The purchase, sale and issuance of the Shares shall take place at one or more closings (each of which is referred to in this Agreement as a “ Closing ”). Subject to the satisfaction or waiver by the appropriate party of all the conditions precedent to such Closing specified in Section 5 and 6 hereof, the Initial Closing shall take place at the offices of O’Melveny & Myers LLP, 2765 Sand Hill Road, Menlo Park, California 94025, at 10:00 a.m. local time. Subject to the satisfaction or waiver by the appropriate party of all the conditions precedent to such Closing specified in Section 5 and 6 hereof, the Second Closing shall take place at the offices of O’Melveny & Myers LLP, 2765 Sand Hill Road, Menlo Park, California 94025, as soon as reasonably practicable after the thirteen (13) month anniversary of this Agreement.

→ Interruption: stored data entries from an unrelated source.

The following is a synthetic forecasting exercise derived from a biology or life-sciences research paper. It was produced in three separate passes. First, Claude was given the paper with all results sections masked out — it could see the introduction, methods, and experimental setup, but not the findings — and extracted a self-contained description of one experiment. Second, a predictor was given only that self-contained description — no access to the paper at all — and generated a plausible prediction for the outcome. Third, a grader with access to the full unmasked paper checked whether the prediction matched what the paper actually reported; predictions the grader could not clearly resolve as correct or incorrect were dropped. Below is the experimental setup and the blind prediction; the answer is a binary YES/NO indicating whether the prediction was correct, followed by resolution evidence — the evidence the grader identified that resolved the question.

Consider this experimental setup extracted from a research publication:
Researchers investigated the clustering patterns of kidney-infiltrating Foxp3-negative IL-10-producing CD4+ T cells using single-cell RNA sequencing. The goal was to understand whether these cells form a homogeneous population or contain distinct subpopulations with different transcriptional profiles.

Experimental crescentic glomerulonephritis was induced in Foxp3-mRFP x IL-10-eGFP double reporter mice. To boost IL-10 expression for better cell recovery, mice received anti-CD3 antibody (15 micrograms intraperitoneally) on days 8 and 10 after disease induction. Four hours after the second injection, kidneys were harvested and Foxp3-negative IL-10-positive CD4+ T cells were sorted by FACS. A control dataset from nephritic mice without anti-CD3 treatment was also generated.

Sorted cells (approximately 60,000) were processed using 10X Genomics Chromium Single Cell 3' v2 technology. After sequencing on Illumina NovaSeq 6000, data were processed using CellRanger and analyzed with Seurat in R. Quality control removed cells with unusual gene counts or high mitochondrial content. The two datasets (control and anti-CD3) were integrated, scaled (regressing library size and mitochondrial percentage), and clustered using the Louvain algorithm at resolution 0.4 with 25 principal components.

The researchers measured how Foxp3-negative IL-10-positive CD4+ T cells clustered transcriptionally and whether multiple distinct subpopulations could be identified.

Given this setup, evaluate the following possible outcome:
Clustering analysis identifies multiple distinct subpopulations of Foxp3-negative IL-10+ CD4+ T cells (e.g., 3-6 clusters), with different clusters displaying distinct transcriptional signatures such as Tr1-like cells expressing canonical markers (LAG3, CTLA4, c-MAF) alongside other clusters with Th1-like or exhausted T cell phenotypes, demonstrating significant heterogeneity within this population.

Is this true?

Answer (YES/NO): YES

Subject to the satisfaction or waiver by the appropriate party of all the conditions precedent to such Closing specified in Section 5 and 6 hereof, the Third Closing shall take place at the offices of O’Melveny & Myers LLP, 2765 Sand Hill Road, Menlo Park, California 94025, as soon as reasonably practicable after the eighteen (18) month anniversary of this Agreement. The Second Closing and the Third Closing shall be referred to herein as “ Subsequent Closings .”

 

2.2 Delivery.

 

At each Closing, the Company will deliver to Purchaser a certificate registered in the Purchaser’s name representing the number of Shares that the Purchaser is purchasing in such Closing against payment of the Purchase Price, by (a) check payable to the Company, (b) wire transfer in accordance with the Company’s instructions, (c) cancellation of indebtedness or (d) any combination of the foregoing.